PubMed Miner: AI-Powered Sequence Feature Extraction from Literature

Project Repository Edit

Project Themes:

  • Automated Knowledge Extraction and Curation

Team Name: PubMed Miners

Team Lead(s):

Suggested Team Members and Roles [4-6 members]

NameAffiliationRole / Expertise
Indresh SinghJ. Craig Venter Institute, BV-BRCSoftware engineering, AI/ML
Shubham DeshmukhJ. Craig Venter Institute, BV-BRCSoftware engineering, AI/ML

Project Summary

Sequence features—including codon usage, conserved motifs, structural domains, mutation patterns, and regulatory elements—are central to understanding viral biology and evolution. They define the functional potential of a virus and serve as key indicators for virulence, transmissibility, immune escape, and drug resistance. However, the extraction and integration of sequence features face significant challenges due to limited availability of the latest experimentally identified mutations in published literature. Public databases like the Immune Epitope Database and UniProt do not contain the latest epitopes or mutations that are critical during outbreaks and pandemics, and reviewing published papers is a slow, manual process. This project aims to use AI/LLMs to expedite the identification and validation of sequence features from PubMed literature, enabling rapid characterization of viral strains and supporting outbreak response.

Goals and Objectives

  • Goal 1: Apply AI/LLM to identify sequence features of interest in the latest publications based on virus family or species
  • Goal 2: Eliminate false positive mutations based on gene name, coordinates, or protein function
  • Goal 3 (optional): Explore the applicability of the strategy to other use cases presented during the Codeathon

Approach

The project creates a fully automated, end-to-end mining pipeline that queries PubMed to collect relevant review articles, retrieves open-access full texts from PMC, and analyzes them using free-tier large language models such as Gemini and LLaMA via their respective APIs (Google AI Studio and Groq). These models process cleaned and structured article text to extract meaningful biological information—including sequence features, residue positions, and mutation patterns—presented in organized, tabular formats.

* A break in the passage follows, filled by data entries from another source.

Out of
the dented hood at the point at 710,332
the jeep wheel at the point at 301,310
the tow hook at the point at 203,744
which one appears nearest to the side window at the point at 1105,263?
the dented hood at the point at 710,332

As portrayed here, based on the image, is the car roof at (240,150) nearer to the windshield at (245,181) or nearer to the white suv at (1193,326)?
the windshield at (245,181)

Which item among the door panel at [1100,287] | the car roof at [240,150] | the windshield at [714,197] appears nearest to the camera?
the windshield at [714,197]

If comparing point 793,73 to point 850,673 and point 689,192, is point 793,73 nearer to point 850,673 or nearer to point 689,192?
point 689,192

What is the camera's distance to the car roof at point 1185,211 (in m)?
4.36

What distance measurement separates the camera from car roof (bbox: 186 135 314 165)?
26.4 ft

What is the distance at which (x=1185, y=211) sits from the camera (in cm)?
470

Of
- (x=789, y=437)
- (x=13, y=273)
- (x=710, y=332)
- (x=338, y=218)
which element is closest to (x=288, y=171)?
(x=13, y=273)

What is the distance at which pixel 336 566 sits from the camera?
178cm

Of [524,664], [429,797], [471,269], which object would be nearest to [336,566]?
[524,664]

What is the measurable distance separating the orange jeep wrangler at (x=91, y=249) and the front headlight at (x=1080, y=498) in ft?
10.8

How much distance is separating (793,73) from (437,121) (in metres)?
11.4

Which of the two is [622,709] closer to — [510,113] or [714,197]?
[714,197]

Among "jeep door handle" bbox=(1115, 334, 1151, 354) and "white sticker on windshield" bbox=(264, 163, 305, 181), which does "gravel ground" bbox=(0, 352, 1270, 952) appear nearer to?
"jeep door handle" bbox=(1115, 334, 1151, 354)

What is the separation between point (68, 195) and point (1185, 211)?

The workflow integrates several intelligent components:

  • Automated PubMed querying and full-text retrieval
  • Text preprocessing and normalization
  • Structured LLM-based extraction
  • Post-processing validation and false positive filtering
  • Cross-checking against gene names, residue coordinates, and protein functions
  • Rule-based consistency verification

The system has been tested on review papers from Chikungunya, Dengue, and Influenza A viruses, achieving approximately 75–85% accuracy aligned with expert-curated annotations. A Streamlit-based interface makes the workflow interactive and user-friendly, enabling researchers to configure queries, manage API keys, and download outputs in standard formats.

Current working code is at https://github.com/Shubhs0411/Pubmed_Miner

Data and Resources Required

Resource TypeSource / LinkDescription / Purpose
DataPubMed corpusSource publications
LLMs / AI ModelsGoogle Gemini, GPT-4, Claude 3Feature extraction
Compute / StorageLocal (small dataset)Processing

Expected Outcomes / Deliverables

  • Enhanced working prototype with improved accuracy
  • Strategy to eliminate false positive results
  • Curated datasets of extracted sequence features
  • Integration concept for BRC resources

Potential Impact and Next Steps

Infectious disease research or surveillance: PubMed Miner will enable timely identification of new epitopes and mutations during outbreaks, supporting rapid calculation of sequence feature variant types and accelerating outbreak response.

AI/ML automation and interpretability: This approach can be applied to other similar use cases including disease/phenotype associations, pathway and molecular function extraction, genomic function annotation, and gene regulation patterns.

Public health preparedness: Rapid identification of data from publications is key to responding effectively to outbreaks or pandemics.

Possible follow-up activities:

  • Include sequence feature identification as part of quarterly or yearly processes based on pathogen priority
  • Identify new use cases and customize code and prompts to extract knowledge from literature

Technical Support Needed

  • Mentor support (LLM expert to review current approach and evaluate alternative models)

Additional Comments

We request mentorship from an LLM expert to review our current approach and evaluate alternative models.